Document
>>

B. Whether there is double liability to pay contributions, contrary to Articles 51, 52 and 59 of the Treaty and Title II of Regulation No 1408/71

12. The Commission points out that the contested legislation requires a journalist in Mr Stutzer's position to contribute to the financing of two social security schemes, even though one of them does not grant him entitlement to benefits. As he resides and is self-employed in Belgium, he pays contributions in that State, where the legislation does not provide for the payment of contributions by employers who market the work of artists and journalists. Furthermore, when he publishes in Germany, his remuneration is included in the basis of assessment of the charge payable by the undertaking which markets his work, so that the author is taxed, albeit indirectly. Moreover, the requirement that the undertaking pay the charge has no social advantage for a journalist in Mr Stutzer's position. The Commission considers that this outcome is contrary to the wording and purpose of Regulation No 1408/71 according to which, in order to avoid double liability to pay social security contributions, a worker is in principle subject to the legislation of one Member State only.

<<

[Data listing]
>>

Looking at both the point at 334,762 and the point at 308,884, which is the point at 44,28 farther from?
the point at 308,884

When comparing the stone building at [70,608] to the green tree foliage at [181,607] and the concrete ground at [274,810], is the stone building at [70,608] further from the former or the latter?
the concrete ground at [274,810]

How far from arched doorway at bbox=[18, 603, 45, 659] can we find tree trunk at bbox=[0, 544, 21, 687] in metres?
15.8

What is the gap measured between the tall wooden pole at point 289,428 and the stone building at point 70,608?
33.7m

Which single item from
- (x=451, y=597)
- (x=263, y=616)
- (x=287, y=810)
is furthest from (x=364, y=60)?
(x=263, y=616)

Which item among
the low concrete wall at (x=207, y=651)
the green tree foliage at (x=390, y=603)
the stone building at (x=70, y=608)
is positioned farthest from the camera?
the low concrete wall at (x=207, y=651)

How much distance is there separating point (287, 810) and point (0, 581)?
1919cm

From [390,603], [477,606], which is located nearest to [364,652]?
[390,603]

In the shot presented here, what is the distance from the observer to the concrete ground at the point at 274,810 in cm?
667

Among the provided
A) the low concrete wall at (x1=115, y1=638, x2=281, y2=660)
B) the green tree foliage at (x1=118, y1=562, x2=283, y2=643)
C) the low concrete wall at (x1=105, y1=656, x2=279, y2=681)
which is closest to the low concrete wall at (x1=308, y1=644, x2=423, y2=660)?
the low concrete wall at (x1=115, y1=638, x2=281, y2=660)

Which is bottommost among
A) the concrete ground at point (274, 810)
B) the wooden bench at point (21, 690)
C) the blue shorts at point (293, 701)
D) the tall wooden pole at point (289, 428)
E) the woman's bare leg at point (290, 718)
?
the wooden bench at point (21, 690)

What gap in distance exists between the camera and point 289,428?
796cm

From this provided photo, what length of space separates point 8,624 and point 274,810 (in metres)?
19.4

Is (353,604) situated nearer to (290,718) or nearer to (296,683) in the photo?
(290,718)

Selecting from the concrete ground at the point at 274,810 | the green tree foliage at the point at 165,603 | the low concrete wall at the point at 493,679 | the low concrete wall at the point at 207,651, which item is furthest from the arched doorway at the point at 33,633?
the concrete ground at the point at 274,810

<<
>>

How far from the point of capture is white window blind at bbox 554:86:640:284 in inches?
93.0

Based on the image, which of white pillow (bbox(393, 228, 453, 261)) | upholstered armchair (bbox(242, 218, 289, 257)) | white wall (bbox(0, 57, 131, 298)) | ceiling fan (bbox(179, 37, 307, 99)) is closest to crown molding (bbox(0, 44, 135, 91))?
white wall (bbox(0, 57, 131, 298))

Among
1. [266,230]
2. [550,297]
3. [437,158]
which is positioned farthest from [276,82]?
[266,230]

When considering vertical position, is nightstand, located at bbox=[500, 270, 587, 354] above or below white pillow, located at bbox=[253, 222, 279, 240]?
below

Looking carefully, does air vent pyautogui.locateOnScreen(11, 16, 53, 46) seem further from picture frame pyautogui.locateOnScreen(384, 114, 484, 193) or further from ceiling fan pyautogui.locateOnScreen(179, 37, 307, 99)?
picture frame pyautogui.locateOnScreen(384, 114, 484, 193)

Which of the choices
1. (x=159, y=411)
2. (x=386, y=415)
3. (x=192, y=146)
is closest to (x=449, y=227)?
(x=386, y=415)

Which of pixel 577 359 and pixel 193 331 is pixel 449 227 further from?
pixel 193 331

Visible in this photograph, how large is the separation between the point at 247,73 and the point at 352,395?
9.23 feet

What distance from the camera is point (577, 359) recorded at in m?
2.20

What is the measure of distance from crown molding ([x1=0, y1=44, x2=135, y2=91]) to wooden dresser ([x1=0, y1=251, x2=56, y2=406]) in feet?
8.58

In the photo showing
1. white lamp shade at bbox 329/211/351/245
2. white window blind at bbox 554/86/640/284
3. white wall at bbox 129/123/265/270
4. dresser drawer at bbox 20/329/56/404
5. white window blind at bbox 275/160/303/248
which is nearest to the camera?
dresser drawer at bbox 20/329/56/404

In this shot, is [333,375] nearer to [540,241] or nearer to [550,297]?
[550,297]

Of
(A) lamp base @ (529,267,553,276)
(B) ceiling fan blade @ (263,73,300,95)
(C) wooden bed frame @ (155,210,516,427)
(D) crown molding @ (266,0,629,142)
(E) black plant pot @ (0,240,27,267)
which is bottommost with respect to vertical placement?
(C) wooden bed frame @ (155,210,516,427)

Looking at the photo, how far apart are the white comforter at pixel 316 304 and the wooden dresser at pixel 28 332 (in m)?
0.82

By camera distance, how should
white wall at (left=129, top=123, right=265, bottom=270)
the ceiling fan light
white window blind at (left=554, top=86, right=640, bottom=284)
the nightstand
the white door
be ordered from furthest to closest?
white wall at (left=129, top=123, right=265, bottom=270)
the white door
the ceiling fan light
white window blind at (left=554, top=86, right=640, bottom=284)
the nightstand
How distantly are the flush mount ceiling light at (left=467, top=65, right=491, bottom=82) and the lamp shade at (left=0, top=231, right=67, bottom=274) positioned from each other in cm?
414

<<

What to work on
In the passage on double social security contributions, what principle does the Commission attribute to Regulation No 1408/71 for avoiding double liability to pay contributions? These entries are separate material, unrelated to the passage on double social security contributions.

Completed exercise
A worker is in principle subject to the legislation of one Member State only.